[Spatial question items]
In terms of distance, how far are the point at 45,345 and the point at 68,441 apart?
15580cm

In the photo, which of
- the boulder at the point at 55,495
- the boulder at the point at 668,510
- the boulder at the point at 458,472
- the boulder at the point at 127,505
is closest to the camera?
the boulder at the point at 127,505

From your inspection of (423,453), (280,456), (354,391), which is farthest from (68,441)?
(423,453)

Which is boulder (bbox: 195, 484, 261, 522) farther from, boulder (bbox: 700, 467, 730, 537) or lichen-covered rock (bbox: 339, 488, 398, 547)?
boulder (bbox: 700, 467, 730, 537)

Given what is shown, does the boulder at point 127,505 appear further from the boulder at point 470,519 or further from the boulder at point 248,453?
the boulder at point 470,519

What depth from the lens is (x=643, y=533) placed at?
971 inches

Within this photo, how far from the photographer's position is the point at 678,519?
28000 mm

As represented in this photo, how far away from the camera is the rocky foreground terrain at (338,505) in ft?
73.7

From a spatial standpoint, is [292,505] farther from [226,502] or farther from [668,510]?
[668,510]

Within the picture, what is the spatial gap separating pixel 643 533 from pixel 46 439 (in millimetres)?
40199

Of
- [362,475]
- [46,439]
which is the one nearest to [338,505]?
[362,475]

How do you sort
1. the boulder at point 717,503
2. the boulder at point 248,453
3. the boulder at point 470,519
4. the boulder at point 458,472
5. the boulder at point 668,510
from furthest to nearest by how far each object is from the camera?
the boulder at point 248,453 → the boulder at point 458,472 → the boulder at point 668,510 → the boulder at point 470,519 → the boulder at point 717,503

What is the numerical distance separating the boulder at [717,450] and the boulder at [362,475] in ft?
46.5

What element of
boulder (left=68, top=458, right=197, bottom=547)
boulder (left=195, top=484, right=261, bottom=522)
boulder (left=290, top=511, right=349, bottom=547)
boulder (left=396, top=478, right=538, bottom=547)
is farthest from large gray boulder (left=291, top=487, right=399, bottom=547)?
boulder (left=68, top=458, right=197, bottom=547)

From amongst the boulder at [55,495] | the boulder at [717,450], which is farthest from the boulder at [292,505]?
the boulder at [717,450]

● EXERCISE AIM:
Please copy out every item above, line for line, without changing a word.

● WORKED SOLUTION:
In terms of distance, how far are the point at 45,345 and the point at 68,441 apart?
15580cm

In the photo, which of
- the boulder at the point at 55,495
- the boulder at the point at 668,510
- the boulder at the point at 458,472
- the boulder at the point at 127,505
is closest to the camera?
the boulder at the point at 127,505

From your inspection of (423,453), (280,456), (354,391), which is farthest from (68,441)?
(423,453)

Which is boulder (bbox: 195, 484, 261, 522) farther from, boulder (bbox: 700, 467, 730, 537) or lichen-covered rock (bbox: 339, 488, 398, 547)?
boulder (bbox: 700, 467, 730, 537)

Given what is shown, does the boulder at point 127,505 appear further from the boulder at point 470,519 or further from the boulder at point 248,453?
the boulder at point 470,519

What depth from the lens is (x=643, y=533) placed at?
971 inches

Within this photo, how far from the photographer's position is the point at 678,519?
28000 mm

As represented in this photo, how far away from the camera is the rocky foreground terrain at (338,505) in ft?
73.7

From a spatial standpoint, is [292,505] farther from [226,502] or farther from [668,510]?
[668,510]

Within the picture, what is the spatial gap separating pixel 643 533 from pixel 46 439 (in millimetres)?
40199

Of
- [362,475]
- [46,439]
which is the one nearest to [338,505]?
[362,475]

How do you sort
1. the boulder at point 717,503
2. the boulder at point 248,453
3. the boulder at point 470,519
4. the boulder at point 458,472
5. the boulder at point 668,510
from furthest to nearest by how far each object is from the camera?
the boulder at point 248,453 → the boulder at point 458,472 → the boulder at point 668,510 → the boulder at point 470,519 → the boulder at point 717,503

What is the numerical distance separating the boulder at [717,450] and the boulder at [362,475] in ft?
46.5

What element of
boulder (left=68, top=458, right=197, bottom=547)
boulder (left=195, top=484, right=261, bottom=522)
boulder (left=290, top=511, right=349, bottom=547)
boulder (left=396, top=478, right=538, bottom=547)
is farthest from large gray boulder (left=291, top=487, right=399, bottom=547)?
boulder (left=68, top=458, right=197, bottom=547)

From amongst the boulder at [55,495] | the boulder at [717,450], which is farthest from the boulder at [292,505]?
the boulder at [717,450]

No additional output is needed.